Differentiation with respect to a matrix (residual sum of squares)?

9.3k Views Asked by At

I've never heard of differentiating with respect to a matrix. Let $\mathbf{y}$ be a $N \times 1$ vector, $\mathbf{X}$ be a $N \times p$ matrix, and $\beta$ be a $p \times 1$ vector. Then the residual sum of squares is defined by $$\text{RSS}(\beta) = \left(\mathbf{y}-\mathbf{X}\beta\right)^{T}\left(\mathbf{y}-\mathbf{X}\beta\right)\text{.}$$ The Elements of Statistical Learning, 2nd ed., p. 45, states that when we differentiate this with respect to $\beta$, we get $$\begin{align} &\dfrac{\partial\text{RSS}}{\partial \beta} = -2\mathbf{X}^{T}\left(\mathbf{y}-\mathbf{X}\beta\right) \\ &\dfrac{\partial^2\text{RSS}}{\partial \beta\text{ }\partial \beta^{T}} = 2\mathbf{X}^{T}\mathbf{X}\text{.} \end{align}$$ I mean, I could look at $\mathbf{y}$ and $\mathbf{X}$ as "constants" and $\beta$ as a variable, but it's unclear to me where the $-2$ in $\dfrac{\partial\text{RSS}}{\partial \beta}$ comes from, and why we would use $\beta^T$ for the second partial.

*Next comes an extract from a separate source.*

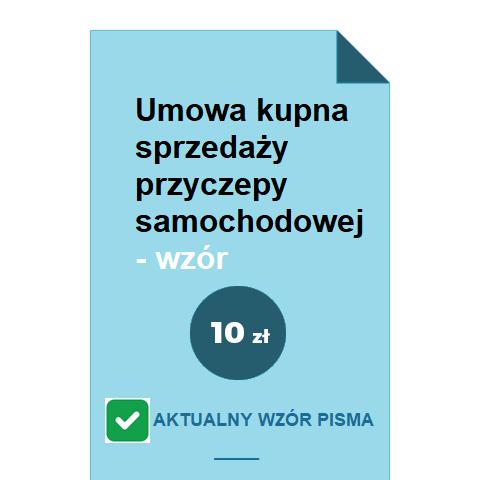 Umowa-kupna-sprzedazy-przyczepy-samochodowej-wzor-pdf-doc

Any textbooks that cover this topic would be appreciated as well.

Side note: this is not homework. Please note that I graduated with an undergrad degree only, so assume that I've seen undergraduate real analysis, abstract algebra, and linear algebra for my pure mathematics background.

1

There are 1 best solutions below

2
On

So, what you have here is basically a functional. You're inputting a matrix ($\mathbf{X}$) and a couple vectors ($\mathbf{y}$ and $\beta$), then combining them in such a way that the output is just a number. So, what we need here is called a functional derivative.

Let $\epsilon > 0$ and $\gamma$ be an arbitrary $p \times 1$ vector, then $$\frac{\partial \text{RSS}}{\partial \beta} \equiv \lim_{\epsilon \to 0} \Big((\epsilon \gamma^T)^{-1}\big(\text{RSS}(\beta + \epsilon \gamma) - \text{RSS}(\beta)\big) \Big). $$

We're adding a small, arbitrary vector to $\beta$ and then seeing how that changes $\text{RSS}$. We 'divide' out this arbitrary vector at the end, and I've used the transpose here because $\beta$ and $\gamma$ enter the original functional as multiplication from the right, so coming from the left we use the transpose. All that is left is to evaluate these expressions.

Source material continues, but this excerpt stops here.